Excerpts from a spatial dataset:
--- begin ---

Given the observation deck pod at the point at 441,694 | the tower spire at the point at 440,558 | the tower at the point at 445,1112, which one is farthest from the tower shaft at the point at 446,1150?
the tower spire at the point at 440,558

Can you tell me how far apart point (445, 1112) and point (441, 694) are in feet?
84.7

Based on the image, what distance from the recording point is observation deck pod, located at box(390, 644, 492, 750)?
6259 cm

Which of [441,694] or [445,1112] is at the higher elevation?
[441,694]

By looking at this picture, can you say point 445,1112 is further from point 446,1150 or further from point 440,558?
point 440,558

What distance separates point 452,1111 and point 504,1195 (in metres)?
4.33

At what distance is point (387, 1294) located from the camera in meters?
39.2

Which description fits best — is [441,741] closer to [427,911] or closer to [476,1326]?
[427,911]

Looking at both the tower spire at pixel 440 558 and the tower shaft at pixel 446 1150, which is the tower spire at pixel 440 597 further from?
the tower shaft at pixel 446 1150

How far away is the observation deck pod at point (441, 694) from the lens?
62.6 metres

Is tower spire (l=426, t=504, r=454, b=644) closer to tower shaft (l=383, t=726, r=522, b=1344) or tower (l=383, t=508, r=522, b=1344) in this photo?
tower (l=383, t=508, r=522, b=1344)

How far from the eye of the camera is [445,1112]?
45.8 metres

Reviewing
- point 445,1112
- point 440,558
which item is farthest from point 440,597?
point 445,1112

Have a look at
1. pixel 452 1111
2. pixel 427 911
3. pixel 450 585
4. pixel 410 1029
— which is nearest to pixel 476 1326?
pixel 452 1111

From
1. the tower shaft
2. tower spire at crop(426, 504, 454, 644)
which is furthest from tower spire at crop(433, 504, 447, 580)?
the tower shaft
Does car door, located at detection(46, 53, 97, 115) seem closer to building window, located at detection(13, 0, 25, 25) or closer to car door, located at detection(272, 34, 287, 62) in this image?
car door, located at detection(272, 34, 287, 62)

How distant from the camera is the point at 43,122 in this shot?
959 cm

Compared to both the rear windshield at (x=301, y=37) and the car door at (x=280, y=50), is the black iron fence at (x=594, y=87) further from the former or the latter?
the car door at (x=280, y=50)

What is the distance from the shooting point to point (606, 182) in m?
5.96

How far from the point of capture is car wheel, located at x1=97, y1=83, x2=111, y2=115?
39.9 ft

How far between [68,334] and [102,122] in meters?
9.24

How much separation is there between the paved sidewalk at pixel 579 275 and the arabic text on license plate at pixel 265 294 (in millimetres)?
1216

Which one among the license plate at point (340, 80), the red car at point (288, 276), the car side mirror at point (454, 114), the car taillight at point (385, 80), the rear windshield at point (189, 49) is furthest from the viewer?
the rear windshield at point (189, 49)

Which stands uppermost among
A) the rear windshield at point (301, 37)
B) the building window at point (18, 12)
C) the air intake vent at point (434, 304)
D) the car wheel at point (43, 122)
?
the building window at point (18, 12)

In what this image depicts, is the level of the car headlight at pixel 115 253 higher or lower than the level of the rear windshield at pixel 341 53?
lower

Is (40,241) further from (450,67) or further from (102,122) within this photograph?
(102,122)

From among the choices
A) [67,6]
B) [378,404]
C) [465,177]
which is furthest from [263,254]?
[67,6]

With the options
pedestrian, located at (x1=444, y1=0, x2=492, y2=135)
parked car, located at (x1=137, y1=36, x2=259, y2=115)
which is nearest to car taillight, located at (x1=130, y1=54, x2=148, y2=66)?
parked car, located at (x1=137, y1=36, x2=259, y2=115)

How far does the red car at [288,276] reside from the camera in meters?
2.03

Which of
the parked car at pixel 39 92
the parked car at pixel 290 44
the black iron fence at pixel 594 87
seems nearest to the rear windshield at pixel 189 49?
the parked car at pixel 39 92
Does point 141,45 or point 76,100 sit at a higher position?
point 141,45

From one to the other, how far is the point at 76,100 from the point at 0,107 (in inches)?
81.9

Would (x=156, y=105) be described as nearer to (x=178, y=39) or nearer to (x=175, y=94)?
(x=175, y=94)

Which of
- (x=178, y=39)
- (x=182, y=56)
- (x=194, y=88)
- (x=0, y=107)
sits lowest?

--- end ---

What you need to do: Turn all of the records above into a numbered list, skipping the blank lines.

Final result:
1. Given the observation deck pod at the point at 441,694 | the tower spire at the point at 440,558 | the tower at the point at 445,1112, which one is farthest from the tower shaft at the point at 446,1150?
2. the tower spire at the point at 440,558
3. Can you tell me how far apart point (445, 1112) and point (441, 694) are in feet?
4. 84.7
5. Based on the image, what distance from the recording point is observation deck pod, located at box(390, 644, 492, 750)?
6. 6259 cm
7. Which of [441,694] or [445,1112] is at the higher elevation?
8. [441,694]
9. By looking at this picture, can you say point 445,1112 is further from point 446,1150 or further from point 440,558?
10. point 440,558
11. What distance separates point 452,1111 and point 504,1195 (in metres)?
12. 4.33
13. At what distance is point (387, 1294) located from the camera in meters?
14. 39.2
15. Which description fits best — is [441,741] closer to [427,911] or closer to [476,1326]?
16. [427,911]
17. Looking at both the tower spire at pixel 440 558 and the tower shaft at pixel 446 1150, which is the tower spire at pixel 440 597 further from?
18. the tower shaft at pixel 446 1150
19. How far away is the observation deck pod at point (441, 694) from the lens?
20. 62.6 metres
21. Is tower spire (l=426, t=504, r=454, b=644) closer to tower shaft (l=383, t=726, r=522, b=1344) or tower (l=383, t=508, r=522, b=1344) in this photo?
22. tower (l=383, t=508, r=522, b=1344)
23. How far from the eye of the camera is [445,1112]?
24. 45.8 metres
25. Reviewing
26. - point 445,1112
27. - point 440,558
28. which item is farthest from point 440,597?
29. point 445,1112
30. Have a look at
31. 1. pixel 452 1111
32. 2. pixel 427 911
33. 3. pixel 450 585
34. 4. pixel 410 1029
35. — which is nearest to pixel 476 1326?
36. pixel 452 1111
37. From
38. 1. the tower shaft
39. 2. tower spire at crop(426, 504, 454, 644)
40. which is furthest from tower spire at crop(433, 504, 447, 580)?
41. the tower shaft
42. Does car door, located at detection(46, 53, 97, 115) seem closer to building window, located at detection(13, 0, 25, 25) or closer to car door, located at detection(272, 34, 287, 62) in this image?
43. car door, located at detection(272, 34, 287, 62)
44. How distant from the camera is the point at 43,122 in this shot?
45. 959 cm
46. Compared to both the rear windshield at (x=301, y=37) and the car door at (x=280, y=50), is the black iron fence at (x=594, y=87) further from the former or the latter?
47. the car door at (x=280, y=50)
48. What is the distance from the shooting point to point (606, 182) in m?
49. 5.96
50. How far from the point of capture is car wheel, located at x1=97, y1=83, x2=111, y2=115?
51. 39.9 ft
52. How far between [68,334] and [102,122] in meters?
53. 9.24
54. How much separation is there between the paved sidewalk at pixel 579 275 and the arabic text on license plate at pixel 265 294 (in millimetres)?
55. 1216
56. Which one among the license plate at point (340, 80), the red car at point (288, 276), the car side mirror at point (454, 114), the car taillight at point (385, 80), the rear windshield at point (189, 49) is furthest from the viewer?
57. the rear windshield at point (189, 49)
58. Which stands uppermost among
59. A) the rear windshield at point (301, 37)
60. B) the building window at point (18, 12)
61. C) the air intake vent at point (434, 304)
62. D) the car wheel at point (43, 122)
63. ?
64. the building window at point (18, 12)
65. In what this image depicts, is the level of the car headlight at pixel 115 253 higher or lower than the level of the rear windshield at pixel 341 53?
66. lower
67. Is (40,241) further from (450,67) or further from (102,122) within this photograph?
68. (102,122)
69. From among the choices
70. A) [67,6]
71. B) [378,404]
72. C) [465,177]
73. which is furthest from [263,254]?
74. [67,6]
75. With the options
76. pedestrian, located at (x1=444, y1=0, x2=492, y2=135)
77. parked car, located at (x1=137, y1=36, x2=259, y2=115)
78. which is nearest to car taillight, located at (x1=130, y1=54, x2=148, y2=66)?
79. parked car, located at (x1=137, y1=36, x2=259, y2=115)
80. How far does the red car at [288,276] reside from the camera in meters?
81. 2.03
82. Which of
83. the parked car at pixel 39 92
84. the parked car at pixel 290 44
85. the black iron fence at pixel 594 87
86. seems nearest to the rear windshield at pixel 189 49?
87. the parked car at pixel 39 92
88. Does point 141,45 or point 76,100 sit at a higher position?
89. point 141,45
90. From one to the other, how far is the point at 76,100 from the point at 0,107 (in inches)?
91. 81.9
92. Would (x=156, y=105) be described as nearer to (x=178, y=39) or nearer to (x=175, y=94)?
93. (x=175, y=94)
94. Which of
95. - (x=178, y=39)
96. - (x=182, y=56)
97. - (x=194, y=88)
98. - (x=0, y=107)
99. sits lowest?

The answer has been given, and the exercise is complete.